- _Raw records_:
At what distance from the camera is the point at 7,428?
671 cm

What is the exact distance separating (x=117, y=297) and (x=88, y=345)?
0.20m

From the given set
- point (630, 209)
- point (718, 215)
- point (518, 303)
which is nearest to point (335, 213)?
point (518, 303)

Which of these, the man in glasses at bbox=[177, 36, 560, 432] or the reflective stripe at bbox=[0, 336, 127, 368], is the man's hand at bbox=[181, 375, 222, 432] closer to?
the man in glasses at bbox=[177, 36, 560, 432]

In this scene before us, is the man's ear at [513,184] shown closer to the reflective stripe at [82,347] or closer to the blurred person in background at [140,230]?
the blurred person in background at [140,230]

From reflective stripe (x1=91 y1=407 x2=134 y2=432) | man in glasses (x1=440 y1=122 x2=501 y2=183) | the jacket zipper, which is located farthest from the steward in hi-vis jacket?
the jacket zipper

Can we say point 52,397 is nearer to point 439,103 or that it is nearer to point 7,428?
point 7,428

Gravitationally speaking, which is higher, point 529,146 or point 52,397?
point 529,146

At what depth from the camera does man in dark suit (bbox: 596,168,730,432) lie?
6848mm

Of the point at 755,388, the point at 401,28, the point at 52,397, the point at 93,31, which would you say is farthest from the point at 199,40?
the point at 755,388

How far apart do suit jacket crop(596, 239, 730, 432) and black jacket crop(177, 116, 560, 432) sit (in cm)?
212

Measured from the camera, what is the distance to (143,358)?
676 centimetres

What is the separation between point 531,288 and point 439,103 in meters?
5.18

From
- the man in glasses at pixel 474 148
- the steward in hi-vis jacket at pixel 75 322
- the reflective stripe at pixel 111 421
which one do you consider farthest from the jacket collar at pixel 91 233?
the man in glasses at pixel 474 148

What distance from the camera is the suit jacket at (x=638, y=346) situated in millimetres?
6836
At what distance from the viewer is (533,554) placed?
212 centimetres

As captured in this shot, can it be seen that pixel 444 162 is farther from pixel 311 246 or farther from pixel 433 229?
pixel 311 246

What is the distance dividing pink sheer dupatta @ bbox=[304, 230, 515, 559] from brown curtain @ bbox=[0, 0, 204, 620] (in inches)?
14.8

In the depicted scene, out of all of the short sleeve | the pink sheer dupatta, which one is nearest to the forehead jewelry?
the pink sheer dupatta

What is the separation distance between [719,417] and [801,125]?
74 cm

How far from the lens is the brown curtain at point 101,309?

- _TASK GOAL_:
Each line above must be printed exactly as it appears.

- _EXPECTED ANSWER_:
At what distance from the camera is the point at 7,428?
671 cm

What is the exact distance separating (x=117, y=297) and (x=88, y=345)?
0.20m

From the given set
- point (630, 209)
- point (718, 215)
- point (518, 303)
which is nearest to point (335, 213)?
point (518, 303)

Which of these, the man in glasses at bbox=[177, 36, 560, 432] or the reflective stripe at bbox=[0, 336, 127, 368], is the man's hand at bbox=[181, 375, 222, 432] closer to?
the man in glasses at bbox=[177, 36, 560, 432]

In this scene before us, is the man's ear at [513,184] shown closer to the reflective stripe at [82,347] or closer to the blurred person in background at [140,230]?
the blurred person in background at [140,230]

From reflective stripe (x1=91 y1=407 x2=134 y2=432) | man in glasses (x1=440 y1=122 x2=501 y2=183) | the jacket zipper, which is located farthest from the steward in hi-vis jacket?
the jacket zipper

Can we say point 52,397 is nearer to point 439,103 or that it is nearer to point 7,428?
point 7,428

Gravitationally speaking, which is higher, point 529,146 or point 52,397?
point 529,146

At what depth from the camera does man in dark suit (bbox: 596,168,730,432) lie?
6848mm

Of the point at 755,388, the point at 401,28, the point at 52,397, the point at 93,31, which would you say is farthest from the point at 199,40?
the point at 755,388

How far apart do suit jacket crop(596, 239, 730, 432) and black jacket crop(177, 116, 560, 432) sit (in cm)?
212

Measured from the camera, what is the distance to (143,358)?
676 centimetres

What is the separation between point 531,288 and point 439,103 in meters?
5.18

From
- the man in glasses at pixel 474 148
- the steward in hi-vis jacket at pixel 75 322
- the reflective stripe at pixel 111 421
which one do you consider farthest from the jacket collar at pixel 91 233?
the man in glasses at pixel 474 148

What distance from the camera is the suit jacket at (x=638, y=346) situated in millimetres?
6836
At what distance from the viewer is (533,554) placed?
212 centimetres

As captured in this shot, can it be seen that pixel 444 162 is farther from pixel 311 246 or farther from pixel 433 229?
pixel 311 246

What is the distance dividing pink sheer dupatta @ bbox=[304, 230, 515, 559] from brown curtain @ bbox=[0, 0, 204, 620] (in inches)?
14.8

In the depicted scene, out of all of the short sleeve | the pink sheer dupatta, which one is nearest to the forehead jewelry?
the pink sheer dupatta

What is the separation distance between [719,417] and [801,125]?
74 cm

How far from the lens is the brown curtain at point 101,309?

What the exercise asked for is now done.